_EXERCISE BRIEF_
Number each of the lines below in order as a list, leaving out the blank ones.

───── INPUT MATERIAL ─────

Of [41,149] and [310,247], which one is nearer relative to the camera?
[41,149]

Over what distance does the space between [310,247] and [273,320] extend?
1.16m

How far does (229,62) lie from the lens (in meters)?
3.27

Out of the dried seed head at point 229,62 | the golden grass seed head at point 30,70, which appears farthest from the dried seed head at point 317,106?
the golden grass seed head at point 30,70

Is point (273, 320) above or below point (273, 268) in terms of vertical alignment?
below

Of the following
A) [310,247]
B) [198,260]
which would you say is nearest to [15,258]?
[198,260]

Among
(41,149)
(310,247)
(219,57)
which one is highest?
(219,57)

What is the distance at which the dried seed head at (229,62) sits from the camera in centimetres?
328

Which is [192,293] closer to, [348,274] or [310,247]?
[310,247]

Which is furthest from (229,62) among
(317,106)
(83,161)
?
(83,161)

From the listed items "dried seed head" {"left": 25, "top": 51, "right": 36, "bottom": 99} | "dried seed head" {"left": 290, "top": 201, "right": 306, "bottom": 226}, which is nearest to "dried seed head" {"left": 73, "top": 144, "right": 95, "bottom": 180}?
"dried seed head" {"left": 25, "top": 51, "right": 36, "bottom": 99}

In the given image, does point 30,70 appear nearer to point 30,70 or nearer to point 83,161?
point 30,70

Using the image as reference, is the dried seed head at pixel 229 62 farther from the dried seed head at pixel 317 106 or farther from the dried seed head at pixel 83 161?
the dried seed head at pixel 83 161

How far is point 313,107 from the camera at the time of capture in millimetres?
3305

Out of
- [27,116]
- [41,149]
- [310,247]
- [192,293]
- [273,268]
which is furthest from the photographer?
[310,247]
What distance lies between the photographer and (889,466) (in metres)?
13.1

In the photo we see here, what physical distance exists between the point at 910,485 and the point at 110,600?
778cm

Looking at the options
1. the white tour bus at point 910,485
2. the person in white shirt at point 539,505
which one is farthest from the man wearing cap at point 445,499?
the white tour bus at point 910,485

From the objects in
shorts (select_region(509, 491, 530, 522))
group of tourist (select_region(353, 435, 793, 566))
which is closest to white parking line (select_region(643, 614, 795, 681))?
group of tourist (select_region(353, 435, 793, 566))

─────

_ANSWER IN FULL_
1. Of [41,149] and [310,247], which one is nearer relative to the camera?
2. [41,149]
3. Over what distance does the space between [310,247] and [273,320] extend?
4. 1.16m
5. How far does (229,62) lie from the lens (in meters)?
6. 3.27
7. Out of the dried seed head at point 229,62 | the golden grass seed head at point 30,70, which appears farthest from the dried seed head at point 317,106?
8. the golden grass seed head at point 30,70
9. Is point (273, 320) above or below point (273, 268) in terms of vertical alignment?
10. below
11. Of the following
12. A) [310,247]
13. B) [198,260]
14. which would you say is nearest to [15,258]?
15. [198,260]
16. Among
17. (41,149)
18. (310,247)
19. (219,57)
20. which one is highest?
21. (219,57)
22. What is the distance at which the dried seed head at (229,62) sits from the camera in centimetres?
23. 328
24. Which is [192,293] closer to, [348,274] or [310,247]?
25. [310,247]
26. Which is furthest from (229,62) among
27. (317,106)
28. (83,161)
29. ?
30. (83,161)
31. From the listed items "dried seed head" {"left": 25, "top": 51, "right": 36, "bottom": 99} | "dried seed head" {"left": 290, "top": 201, "right": 306, "bottom": 226}, which is nearest to "dried seed head" {"left": 73, "top": 144, "right": 95, "bottom": 180}?
32. "dried seed head" {"left": 25, "top": 51, "right": 36, "bottom": 99}
33. In the given image, does point 30,70 appear nearer to point 30,70 or nearer to point 83,161?
34. point 30,70
35. Using the image as reference, is the dried seed head at pixel 229 62 farther from the dried seed head at pixel 317 106 or farther from the dried seed head at pixel 83 161?
36. the dried seed head at pixel 83 161
37. How far is point 313,107 from the camera at the time of capture in millimetres?
38. 3305
39. Out of
40. - [27,116]
41. - [41,149]
42. - [310,247]
43. - [192,293]
44. - [273,268]
45. which is furthest from the photographer?
46. [310,247]
47. What distance lies between the photographer and (889,466) (in metres)?
48. 13.1
49. In the photo we see here, what physical distance exists between the point at 910,485 and the point at 110,600?
50. 778cm
51. Looking at the options
52. 1. the white tour bus at point 910,485
53. 2. the person in white shirt at point 539,505
54. which one is farthest from the man wearing cap at point 445,499?
55. the white tour bus at point 910,485
56. From the objects in
57. shorts (select_region(509, 491, 530, 522))
58. group of tourist (select_region(353, 435, 793, 566))
59. which is closest to white parking line (select_region(643, 614, 795, 681))?
60. group of tourist (select_region(353, 435, 793, 566))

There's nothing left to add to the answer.